» Problem to work on
Tally the lines of the material below: how many contain the word "rosette"? Reply with the number alone.

» Entries drawn from a collection
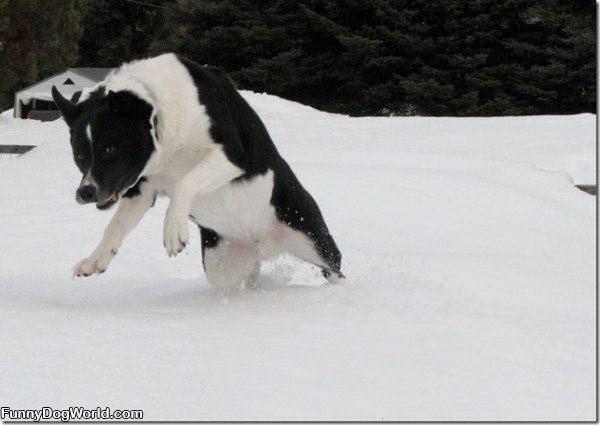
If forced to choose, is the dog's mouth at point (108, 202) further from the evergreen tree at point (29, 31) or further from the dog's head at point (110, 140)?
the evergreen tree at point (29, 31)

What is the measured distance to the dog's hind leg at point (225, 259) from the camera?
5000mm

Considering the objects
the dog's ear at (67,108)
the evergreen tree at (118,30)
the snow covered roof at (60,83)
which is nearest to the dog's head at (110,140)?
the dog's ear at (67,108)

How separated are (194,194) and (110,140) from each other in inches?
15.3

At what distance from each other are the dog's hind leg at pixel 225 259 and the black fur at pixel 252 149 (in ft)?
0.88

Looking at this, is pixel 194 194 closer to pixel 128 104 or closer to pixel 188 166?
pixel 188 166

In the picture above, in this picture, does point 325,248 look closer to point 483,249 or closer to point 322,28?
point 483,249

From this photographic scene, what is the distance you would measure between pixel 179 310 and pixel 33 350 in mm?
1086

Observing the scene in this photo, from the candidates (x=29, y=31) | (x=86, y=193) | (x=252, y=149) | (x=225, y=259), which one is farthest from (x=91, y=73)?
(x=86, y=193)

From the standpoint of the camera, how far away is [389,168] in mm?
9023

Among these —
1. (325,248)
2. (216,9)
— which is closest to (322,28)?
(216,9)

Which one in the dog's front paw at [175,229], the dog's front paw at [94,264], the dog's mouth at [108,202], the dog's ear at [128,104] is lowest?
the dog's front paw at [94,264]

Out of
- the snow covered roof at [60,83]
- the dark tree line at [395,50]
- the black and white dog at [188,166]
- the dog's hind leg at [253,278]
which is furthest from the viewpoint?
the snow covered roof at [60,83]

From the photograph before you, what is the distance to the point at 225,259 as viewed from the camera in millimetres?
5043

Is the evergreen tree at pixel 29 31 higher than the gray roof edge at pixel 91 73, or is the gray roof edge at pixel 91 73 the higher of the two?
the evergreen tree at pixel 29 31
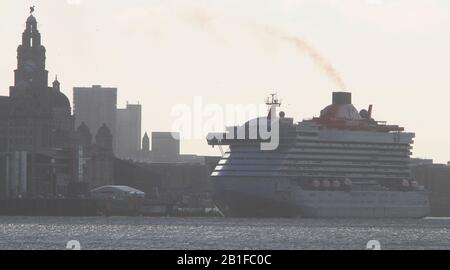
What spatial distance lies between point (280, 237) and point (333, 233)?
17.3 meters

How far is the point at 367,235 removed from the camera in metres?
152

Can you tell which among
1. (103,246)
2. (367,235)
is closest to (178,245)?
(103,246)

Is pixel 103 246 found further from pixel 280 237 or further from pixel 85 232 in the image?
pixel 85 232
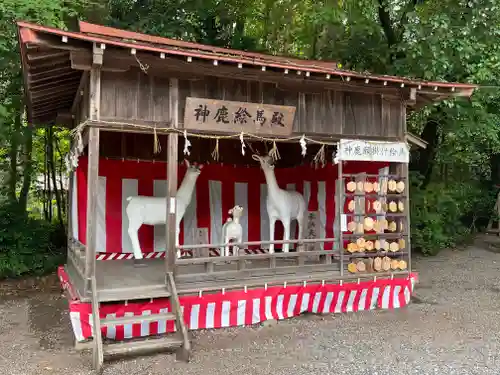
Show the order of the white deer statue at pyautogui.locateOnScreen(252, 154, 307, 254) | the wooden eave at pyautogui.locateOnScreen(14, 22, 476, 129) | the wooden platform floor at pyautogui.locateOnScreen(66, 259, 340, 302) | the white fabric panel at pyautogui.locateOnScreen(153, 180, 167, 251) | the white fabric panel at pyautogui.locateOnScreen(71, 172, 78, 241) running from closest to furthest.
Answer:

==

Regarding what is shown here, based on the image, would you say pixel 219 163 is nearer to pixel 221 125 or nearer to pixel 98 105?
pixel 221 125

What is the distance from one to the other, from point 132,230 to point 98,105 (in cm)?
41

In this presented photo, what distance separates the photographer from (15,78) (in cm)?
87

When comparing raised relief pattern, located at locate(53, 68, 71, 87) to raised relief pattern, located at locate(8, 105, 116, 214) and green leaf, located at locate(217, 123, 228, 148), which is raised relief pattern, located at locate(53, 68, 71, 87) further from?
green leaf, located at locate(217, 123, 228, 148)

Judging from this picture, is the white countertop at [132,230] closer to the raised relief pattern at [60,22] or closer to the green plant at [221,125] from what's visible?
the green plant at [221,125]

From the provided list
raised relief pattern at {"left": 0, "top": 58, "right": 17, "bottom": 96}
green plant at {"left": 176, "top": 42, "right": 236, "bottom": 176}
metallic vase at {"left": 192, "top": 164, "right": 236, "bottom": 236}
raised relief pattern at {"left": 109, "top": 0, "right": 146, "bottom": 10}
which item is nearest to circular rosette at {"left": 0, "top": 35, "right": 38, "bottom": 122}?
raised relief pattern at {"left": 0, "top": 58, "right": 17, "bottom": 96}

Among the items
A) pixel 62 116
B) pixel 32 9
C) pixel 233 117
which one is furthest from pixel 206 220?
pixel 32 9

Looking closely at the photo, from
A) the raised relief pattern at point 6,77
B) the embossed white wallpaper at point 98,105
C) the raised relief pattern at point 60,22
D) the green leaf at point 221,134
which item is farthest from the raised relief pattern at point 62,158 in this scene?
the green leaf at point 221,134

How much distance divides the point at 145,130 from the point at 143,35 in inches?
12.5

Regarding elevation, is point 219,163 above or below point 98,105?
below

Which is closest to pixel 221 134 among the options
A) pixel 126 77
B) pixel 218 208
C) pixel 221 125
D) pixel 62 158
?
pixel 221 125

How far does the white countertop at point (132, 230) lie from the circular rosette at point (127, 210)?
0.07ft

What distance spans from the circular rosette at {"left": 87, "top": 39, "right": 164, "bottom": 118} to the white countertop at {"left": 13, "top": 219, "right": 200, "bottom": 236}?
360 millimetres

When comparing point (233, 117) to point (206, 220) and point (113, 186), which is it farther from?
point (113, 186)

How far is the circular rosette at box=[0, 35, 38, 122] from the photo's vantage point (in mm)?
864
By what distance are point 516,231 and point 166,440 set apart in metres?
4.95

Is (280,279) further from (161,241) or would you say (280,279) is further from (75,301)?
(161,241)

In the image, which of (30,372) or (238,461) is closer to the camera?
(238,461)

» Task answer
4